Fuse nodded and waited, resisting the urge to touch his keys.

Mo pulled his footlocker over, fumbled with the padlock, dug through layers of paperwork. “You ever had any kids?”

Fuse took a deep breath, not sure how to answer. “A daughter,” he said quietly. “Amanda — Amanda with the beautiful smile.”

“No contact now?”

Fuse shook his head.

“Her mama neither?”

Fuse shook his head again. “Nobody out in the world since Granny died.”

“That sucks.” Mo located a tattered blue pocket-folder. “Me neither — not since Mom’s died.” He pulled out two small sheaves of song charts, one set neatly handwritten, the other photocopied from the same material. “Doug made me copies,” he explained, setting one sheet atop the footlocker, handing its companion to Fuse.

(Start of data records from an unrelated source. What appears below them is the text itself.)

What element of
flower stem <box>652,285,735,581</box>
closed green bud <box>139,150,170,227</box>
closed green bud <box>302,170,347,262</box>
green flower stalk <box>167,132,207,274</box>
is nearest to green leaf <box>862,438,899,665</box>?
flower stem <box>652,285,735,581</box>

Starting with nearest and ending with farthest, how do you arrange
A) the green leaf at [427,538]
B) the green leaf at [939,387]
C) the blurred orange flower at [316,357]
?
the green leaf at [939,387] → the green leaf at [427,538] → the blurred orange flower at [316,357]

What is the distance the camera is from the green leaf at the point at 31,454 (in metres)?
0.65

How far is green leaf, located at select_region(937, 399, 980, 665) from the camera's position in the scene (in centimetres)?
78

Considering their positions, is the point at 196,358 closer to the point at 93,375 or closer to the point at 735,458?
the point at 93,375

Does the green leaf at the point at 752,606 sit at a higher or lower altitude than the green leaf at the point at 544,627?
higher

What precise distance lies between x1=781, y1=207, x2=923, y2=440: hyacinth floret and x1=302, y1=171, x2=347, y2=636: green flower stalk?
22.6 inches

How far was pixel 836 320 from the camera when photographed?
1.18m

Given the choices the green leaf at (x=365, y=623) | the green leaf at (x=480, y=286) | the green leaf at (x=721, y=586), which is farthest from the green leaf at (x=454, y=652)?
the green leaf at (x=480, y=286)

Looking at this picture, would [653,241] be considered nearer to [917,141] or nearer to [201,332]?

LaTisha’s Dance, read the title.

And they played it, several times, several ways. Mo marveled at the nuance and style and layered rhythms Fuse added. Sometimes the big guy drifted into wistfulness, closing his eyes as he played, once turning away and wiping his face.

“She would like that,” Fuse offered as Mo put the charts back into his footlocker.

“She’ll never hear it,” Mo replied, his frustration palpable. “I’m doing all day.” Life without parole — a death sentence he’d got. . the slow way.

“I’m eligible in fourteen-some,” Fuse said. “Maybe I can play it for her.”

Mo looked surprised, then very serious. He pursed his lips and rubbed his beefy head. “Maybe,” he said.

* * *

The days leading up to the first callout on Fuse’s new Saturday slot found him distracted. He worked on the first seven songs they’d selected — three of Mo’s, two of his own, and two of Metal’s — but often found himself also playing variations on the “LaTisha’s Dance” theme. That invariably led to pondering an unwritten song he couldn’t even begin to hear, no matter how deeply he listened: “Amanda’s Smile.”